━━━ DATA SECTION ━━━
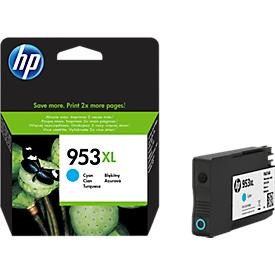 HP Tintenpatrone Nr. 953XL cyan (F6U16AE), original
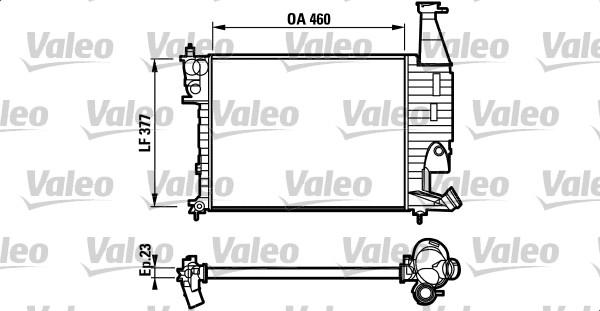 Radiateur, refroidissement du moteur - VALEO - 732564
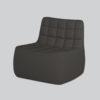 Yam_XL_chair_dark_grey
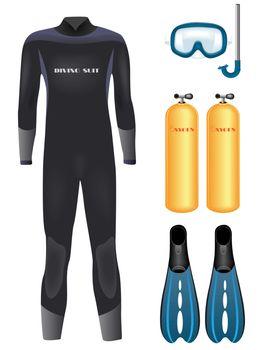 Set of diving equipment over white. Vector illustration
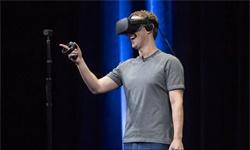 郭成:Facebook是错的,VR头盔只会继续吃灰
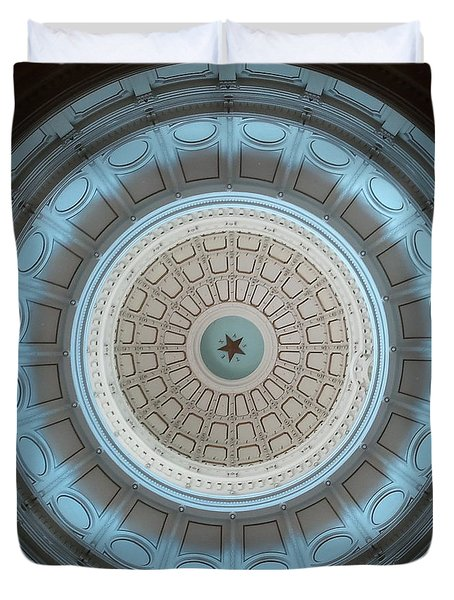 Austin Capitol Dome In Gray And Blue Duvet Cover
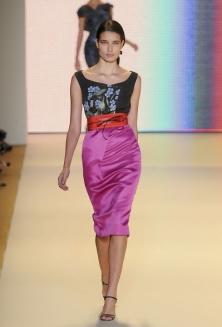 Модные тенденции весна-лето 2011 Herrer10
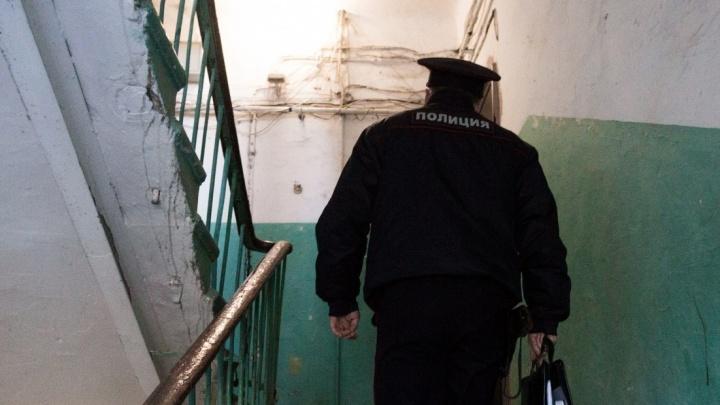 «Схватил за форму и достал нож»: новосибирца осудили за нападение на полицейских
━━━
WHAT TO DO:
Repeat every record precisely. Any picture among them stays out of the copy.

SOLUTION BELOW:
 HP Tintenpatrone Nr. 953XL cyan (F6U16AE), original
 Radiateur, refroidissement du moteur - VALEO - 732564
 Yam_XL_chair_dark_grey
 Set of diving equipment over white. Vector illustration
 郭成:Facebook是错的,VR头盔只会继续吃灰
 Austin Capitol Dome In Gray And Blue Duvet Cover
 Модные тенденции весна-лето 2011 Herrer10
 «Схватил за форму и достал нож»: новосибирца осудили за нападение на полицейских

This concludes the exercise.